Innovative Radar and Machine Learning System Enables Non-Lethal Identification of Essential Pollinating Insects

New radar technology identifies bees and wasps with 96% accuracy by analyzing wingbeats. A breakthrough for non-invasive biodiversity and ecological monitoring.

By: AXL Media

Published: Apr 29, 2026, 10:27 AM EDT

Source: Information for this report was sourced from EurekAlert!

A Breakthrough in Non-Invasive Ecological Monitoring

Monitoring pollinating insects is a vital task for both global agriculture and ecological health, yet traditional methods have long been hampered by significant logistical hurdles. Conventional identification is typically labor intensive and often requires the lethal sampling of specimens to confirm their species. However, a new study published in PNAS Nexus reveals a transformative approach led by Adam Narbudowicz and a team of researchers. By utilizing millimeter-wave radar and machine learning, scientists can now identify insects in mid-air without causing them harm or interrupting their natural behaviors.

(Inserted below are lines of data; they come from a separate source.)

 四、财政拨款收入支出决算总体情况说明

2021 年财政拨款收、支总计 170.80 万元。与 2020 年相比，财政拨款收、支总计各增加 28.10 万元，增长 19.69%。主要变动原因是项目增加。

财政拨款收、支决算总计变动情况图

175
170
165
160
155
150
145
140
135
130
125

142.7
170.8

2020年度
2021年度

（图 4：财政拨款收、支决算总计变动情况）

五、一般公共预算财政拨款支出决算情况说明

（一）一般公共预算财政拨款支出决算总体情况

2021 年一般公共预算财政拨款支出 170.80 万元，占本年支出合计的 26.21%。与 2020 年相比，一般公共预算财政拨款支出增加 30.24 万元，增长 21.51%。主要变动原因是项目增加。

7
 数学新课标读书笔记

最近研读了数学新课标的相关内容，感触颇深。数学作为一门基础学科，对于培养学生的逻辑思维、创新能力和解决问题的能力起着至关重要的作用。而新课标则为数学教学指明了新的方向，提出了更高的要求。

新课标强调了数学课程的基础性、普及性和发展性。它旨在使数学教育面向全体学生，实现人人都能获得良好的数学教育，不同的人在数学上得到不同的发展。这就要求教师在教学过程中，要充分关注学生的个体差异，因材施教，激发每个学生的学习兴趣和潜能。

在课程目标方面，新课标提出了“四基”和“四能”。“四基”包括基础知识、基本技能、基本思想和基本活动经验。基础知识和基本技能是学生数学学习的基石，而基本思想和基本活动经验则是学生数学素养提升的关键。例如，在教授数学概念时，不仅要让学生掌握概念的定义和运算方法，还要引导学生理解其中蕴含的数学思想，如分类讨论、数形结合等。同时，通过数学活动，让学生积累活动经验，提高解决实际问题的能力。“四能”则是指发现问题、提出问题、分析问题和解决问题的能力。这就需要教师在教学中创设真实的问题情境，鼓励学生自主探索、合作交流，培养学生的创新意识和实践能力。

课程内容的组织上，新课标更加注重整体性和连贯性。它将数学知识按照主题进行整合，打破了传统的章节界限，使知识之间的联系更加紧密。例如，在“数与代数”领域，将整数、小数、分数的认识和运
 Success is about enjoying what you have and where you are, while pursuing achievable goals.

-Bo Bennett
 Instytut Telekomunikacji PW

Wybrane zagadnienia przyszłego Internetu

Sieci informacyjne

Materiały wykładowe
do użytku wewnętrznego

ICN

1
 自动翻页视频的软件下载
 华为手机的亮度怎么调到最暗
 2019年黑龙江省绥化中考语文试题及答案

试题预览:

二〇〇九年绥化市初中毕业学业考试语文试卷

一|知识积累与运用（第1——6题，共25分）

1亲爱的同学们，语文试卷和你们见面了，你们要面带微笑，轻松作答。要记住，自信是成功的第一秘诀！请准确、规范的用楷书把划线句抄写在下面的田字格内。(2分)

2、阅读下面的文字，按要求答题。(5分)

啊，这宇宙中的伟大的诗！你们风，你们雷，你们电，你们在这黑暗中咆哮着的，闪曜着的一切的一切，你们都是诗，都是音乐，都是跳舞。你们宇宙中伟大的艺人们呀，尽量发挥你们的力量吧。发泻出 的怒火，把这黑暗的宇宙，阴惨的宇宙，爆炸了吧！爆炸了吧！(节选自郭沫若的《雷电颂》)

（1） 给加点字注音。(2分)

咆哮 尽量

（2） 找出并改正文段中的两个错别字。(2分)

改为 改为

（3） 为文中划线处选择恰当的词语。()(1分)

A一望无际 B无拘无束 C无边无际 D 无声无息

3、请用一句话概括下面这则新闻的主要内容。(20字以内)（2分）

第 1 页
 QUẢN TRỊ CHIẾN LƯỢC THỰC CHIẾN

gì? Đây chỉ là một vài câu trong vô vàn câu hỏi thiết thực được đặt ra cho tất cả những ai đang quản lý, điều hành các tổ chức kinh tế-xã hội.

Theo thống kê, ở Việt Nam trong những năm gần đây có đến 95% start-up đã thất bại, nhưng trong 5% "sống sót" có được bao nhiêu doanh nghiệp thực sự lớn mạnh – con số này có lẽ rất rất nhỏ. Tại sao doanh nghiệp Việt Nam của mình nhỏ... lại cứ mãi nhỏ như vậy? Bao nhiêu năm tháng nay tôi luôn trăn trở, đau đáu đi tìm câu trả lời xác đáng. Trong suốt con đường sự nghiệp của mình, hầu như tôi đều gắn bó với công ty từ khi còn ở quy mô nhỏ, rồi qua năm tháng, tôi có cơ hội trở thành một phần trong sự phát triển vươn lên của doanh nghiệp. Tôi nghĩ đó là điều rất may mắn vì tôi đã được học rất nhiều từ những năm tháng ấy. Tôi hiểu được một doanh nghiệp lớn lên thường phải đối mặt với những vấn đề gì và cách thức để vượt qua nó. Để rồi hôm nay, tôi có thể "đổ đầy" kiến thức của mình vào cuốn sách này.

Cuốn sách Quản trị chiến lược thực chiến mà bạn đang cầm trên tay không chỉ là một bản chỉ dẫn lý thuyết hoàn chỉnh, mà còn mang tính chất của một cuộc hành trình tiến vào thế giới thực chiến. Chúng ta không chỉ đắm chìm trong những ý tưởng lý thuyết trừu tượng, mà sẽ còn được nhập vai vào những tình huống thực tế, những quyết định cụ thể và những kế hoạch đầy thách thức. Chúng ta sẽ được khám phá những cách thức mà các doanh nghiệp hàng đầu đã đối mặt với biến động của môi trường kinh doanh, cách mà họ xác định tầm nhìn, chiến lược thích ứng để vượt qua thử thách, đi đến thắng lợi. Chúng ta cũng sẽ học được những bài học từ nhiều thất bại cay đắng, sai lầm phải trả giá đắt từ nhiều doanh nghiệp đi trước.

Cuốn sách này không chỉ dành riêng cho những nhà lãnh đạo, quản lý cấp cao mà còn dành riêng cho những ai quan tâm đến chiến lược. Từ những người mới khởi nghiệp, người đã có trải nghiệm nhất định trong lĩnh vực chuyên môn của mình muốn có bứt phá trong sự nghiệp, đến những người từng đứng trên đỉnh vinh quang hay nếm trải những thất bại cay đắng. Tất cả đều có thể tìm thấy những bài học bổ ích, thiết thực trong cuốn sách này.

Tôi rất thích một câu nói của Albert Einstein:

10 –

Decoding the Language of Wingbeat Harmonics

The technology works by capturing the subtle changes in radar reflections caused by the rapid flapping of an insect's wings. These reflections, known as micro-Doppler signatures, contain a wealth of data that the human eye cannot perceive. To process this information, the research team developed a machine learning model capable of extracting more than 70 distinct harmonic, spectral, and temporal features. These features provide a digital fingerprint for each insect, allowing the system to distinguish between different types based on the specific physics of their flight.

From Campus Collection to Machine Learning Training

To build and train the model, researchers collected various insects on the campus of Trinity College Dublin. Each insect was temporarily placed in a small cylindrical plastic container positioned directly above a millimeter-wave antenna. Once the radar signatures were recorded, the insects were released back into the environment. This data collection process allowed the model to learn the fundamental wingbeat frequencies and the specific rates at which an insect’s wing movements change, which the authors identified as key distinguishing features for accurate taxonomic classification.